Anthony winces. “He was getting lit up, got pulled halfway through the game, and then puked on the bench. Full exorcist moment into a bucket.” He shakes his head. “The headlines were brutal the next day. Said he couldn’t ‘stomach the pressure.’ One paper went extra savage—ran with ‘Stretch Retches.’ Shit like that.”
Naomi’s mouth parts slightly. Her hand tightens around her cup.
A puzzle piece clicks into place.
That’s why he bristles every time someone calls him Stretch. Why the nickname clearly gets under his skin, even if he tries to act above it.
She swallows hard. That sucks.
Tall may be an emotionally constipated grump with a superiority complex, but still. Nobody deserves to have their worst moment broadcast on national TV.
No wonder he’s so tightly wound. So guarded. So allergic to attention.
Before she can dwell on it any further, Anthony nudges her with his elbow. “Don’t feel too bad for him, Nomes. The guy’s on a two-way contract. He’ll get another shot.”

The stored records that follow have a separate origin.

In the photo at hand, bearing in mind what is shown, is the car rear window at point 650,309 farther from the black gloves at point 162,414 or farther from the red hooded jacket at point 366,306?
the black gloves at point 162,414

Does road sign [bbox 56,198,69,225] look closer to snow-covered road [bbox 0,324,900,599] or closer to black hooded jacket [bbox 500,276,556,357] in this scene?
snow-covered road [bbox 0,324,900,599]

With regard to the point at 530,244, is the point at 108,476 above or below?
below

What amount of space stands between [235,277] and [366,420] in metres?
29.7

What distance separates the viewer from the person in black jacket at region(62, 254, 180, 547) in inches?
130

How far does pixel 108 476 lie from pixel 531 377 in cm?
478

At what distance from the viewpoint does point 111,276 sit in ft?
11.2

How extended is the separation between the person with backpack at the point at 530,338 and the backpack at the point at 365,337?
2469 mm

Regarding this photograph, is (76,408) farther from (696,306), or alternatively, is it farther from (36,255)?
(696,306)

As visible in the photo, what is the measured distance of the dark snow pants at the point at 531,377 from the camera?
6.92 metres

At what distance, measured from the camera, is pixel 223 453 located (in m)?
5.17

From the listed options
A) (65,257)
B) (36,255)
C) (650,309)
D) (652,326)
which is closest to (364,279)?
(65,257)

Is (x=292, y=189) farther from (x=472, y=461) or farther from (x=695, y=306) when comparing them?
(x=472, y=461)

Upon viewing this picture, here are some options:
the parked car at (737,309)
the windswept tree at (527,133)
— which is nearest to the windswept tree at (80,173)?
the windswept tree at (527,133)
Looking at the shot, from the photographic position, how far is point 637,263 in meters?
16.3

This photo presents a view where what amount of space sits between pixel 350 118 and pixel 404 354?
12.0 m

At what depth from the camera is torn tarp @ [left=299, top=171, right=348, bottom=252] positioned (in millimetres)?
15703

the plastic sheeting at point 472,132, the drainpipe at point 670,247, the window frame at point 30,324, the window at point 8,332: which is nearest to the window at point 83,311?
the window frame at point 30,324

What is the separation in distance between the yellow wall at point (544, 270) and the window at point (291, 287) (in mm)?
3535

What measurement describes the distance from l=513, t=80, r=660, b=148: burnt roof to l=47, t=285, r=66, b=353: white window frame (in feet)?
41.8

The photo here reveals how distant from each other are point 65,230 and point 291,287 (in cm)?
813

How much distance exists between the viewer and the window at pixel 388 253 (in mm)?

Naomi scrunches her eyebrows. “What does that mean?”
“Means he can get called up to the big league anytime,” Anthony explains. “If someone gets hurt or bombs, he’s next up. His pay changes depending on whether he’s playing in the AHL or the NHL.”
Naomi nods, but a lump forms in her throat that she can't swallow past. She can't stop replaying the look on Tall's face when he told her another goalie had been called up instead of him. He'd looked gutted, like the air had been knocked out of him and he was still pretending to breathe. And that hurt—that helpless, hollow kind of hurt—is a feeling she knows well. Being passed over. Watching someone else get the thing he had bled for.
Her grip stays tight on her cup as she returns her focus to the game.
The Whalers are leading, but the Marlies don’t go down easy.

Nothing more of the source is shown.